DKP has sued Douglas and Johnson for breach of the promotion and bout agreements. DKP asserts this court has personal jurisdiction over Douglas and Johnson with respect to this claim pursuant to the "transaction of business" provision of the New York long-arm statute, CPLR § 302(a)(1).*fn3 This section provides that a court may exercise personal jurisdiction over a nondomiciliary who in person or through an agent "transacts any business within the state," id., provided there is "some articulable nexus between the business transacted and the cause of action sued upon." Beacon Enterprises, Inc. v. Menzies, 715 F.2d 757, 762 (2nd Cir. 1983). In determining whether the standard of § 302(a)(1) is satisfied in a breach of contract case, the court considers the totality of the defendant's contacts with New York, Citicorp International Trading Co., Inc. v. Western Oil & Refining Co., Inc., 708 F. Supp. 86, 88 (S.D.N.Y. 1989), asking "the central question . . . whether the defendant has performed purposeful acts in New York in relation to the contract." A.C.K. Sports v. Doug Wilson Enterprises, 661 F. Supp. 386, 389 (S.D.N.Y. 1987). See also CutCo Industries, Inc. v. Naughton, 806 F.2d 361, 365 (2nd Cir. 1986).

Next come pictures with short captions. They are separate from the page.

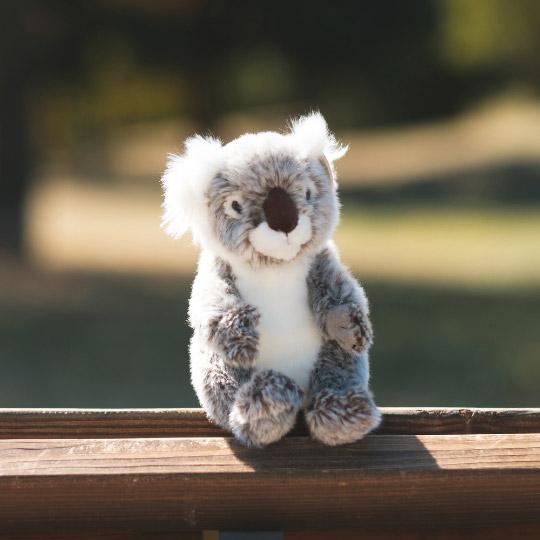 WWF_malka_plyushena_koala_2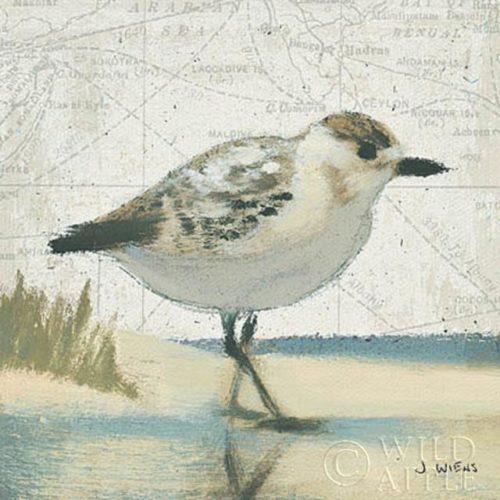 Beach Bird I by James Wiens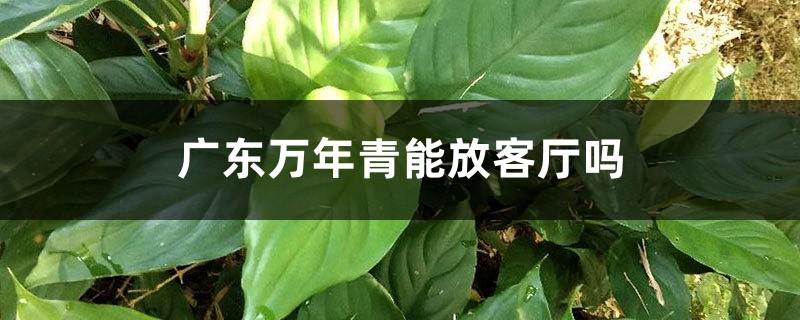 广东万年青能放客厅吗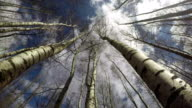 Beautiful spring birch forest in wind from beneath and clouds motion, time lapse 4K video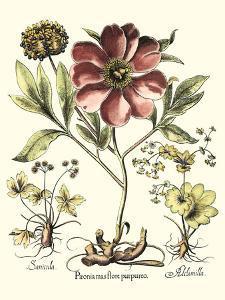 Framboise Floral I by Besler Basilius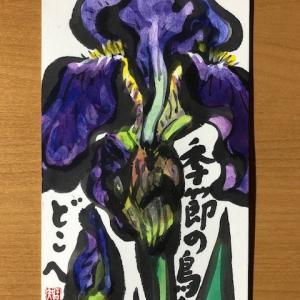ジャーマンアイリスの花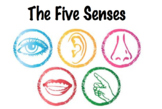 The Five Senses Lesson Plan & Stations Packet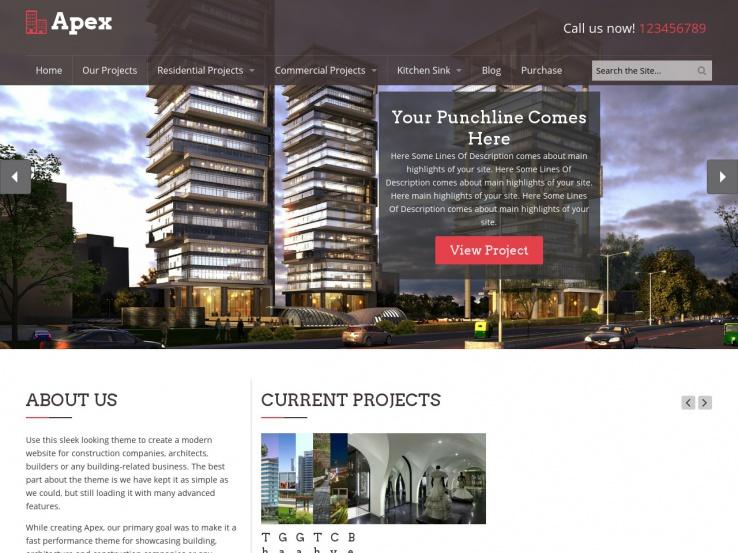 Apex Construction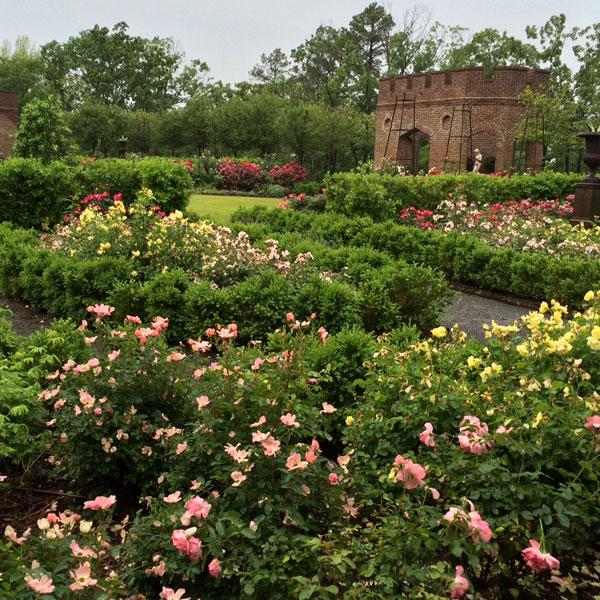 P. Allen Smith's Rose Garden at Moss Mountain Farm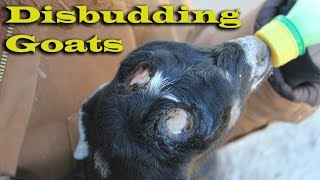 getlinkyoutube.com-How we Disbud - Dehorn our Dairy Goats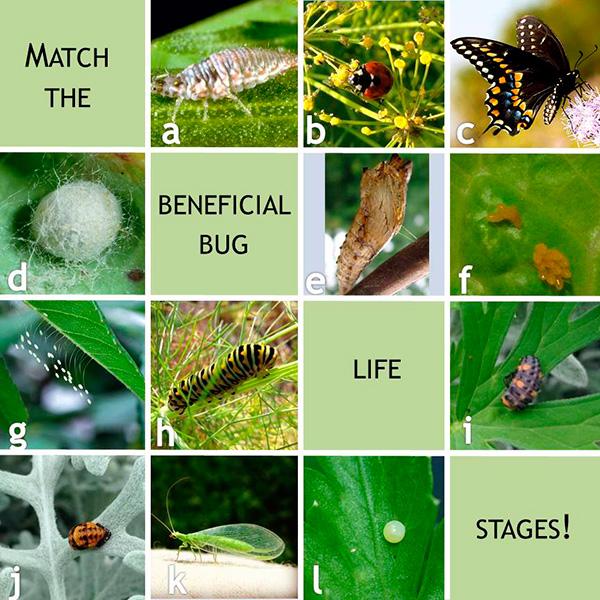 Bug-Life-Stage-Matching-Game_600px.jpg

DKP has made a prima facie showing that Johnson and Douglas performed purposeful acts in New York in relation to the contract sufficient to satisfy the test of § 302(a)(1). Without question the principal performance required of Douglas by the contracts — fighting — did not take place in New York, Douglas and Johnson did not execute the agreements in New York, and the acts constituting the alleged breaching conduct also appear to have taken place outside the state. Nevertheless, in other respects Johnson and Douglas conducted activity in New York pursuant to the contracts so as to avail themselves of New York laws.

Included among their alleged New York transactions relating to their contracts with DKP were: (a) New York appearances by Douglas pursuant to the publicity provision of the promotional agreement to promote the two boxing events DKP had scheduled for Douglas under the Agreement (these consisted principally of a 1989 press conference in New York, arranged by DKP to promote the bout between Douglas and Oliver McCall, held in Atlantic City on July 21, 1989 as a warm-up to the Tyson/Williams fight on the same card, and the taping of an interview of Douglas and Tyson on HBO to be used in connection with HBO's delayed broadcast of the Tokyo bout); (b) two meetings in New York with Don King at which were discussed possible bouts for Douglas under the agreements (one such meeting occurred in 1989 before the fight with McCall, at which King discussed with Douglas a possible future bout between Douglas and Tyson; the other meeting, between King and Johnson, occurred after the Tokyo bout, on February 14 or 15, 1990, when King alleges he discussed future fight arrangements including a rematch of Douglas and Tyson under the contracts); (c) telephone and mail contact by Johnson and his lawyer, in Ohio, with King and DKP's counsel in New York in connection with the negotiation of the promotional agreement, which according to King were contacts initiated by Johnson; and (d) the inclusion in the final promotional agreement of a New York choice of law provision.

"Acts performed by a defendant subsequent to the execution of a contract are ordinarily of jurisdictional consequence." CutCo Industries v. Naughton, 806 F.2d 361, 367 (2nd Cir. 1986). Here, Douglas and Johnson did direct certain activities purposefully toward this jurisdiction in connection with Douglas' fighting contracts after they were executed, coming here twice to assist in the promotion of fights that had been arranged by DKP under the contracts, and, on those occasions, discussing with DKP possible future fights contemplated by contract. They also to some degree initiated New York contacts in negotiating the promotional agreement, although these "long-range communications" did not constitute "extensive purposive activity here without actually setting foot in the State." CT ...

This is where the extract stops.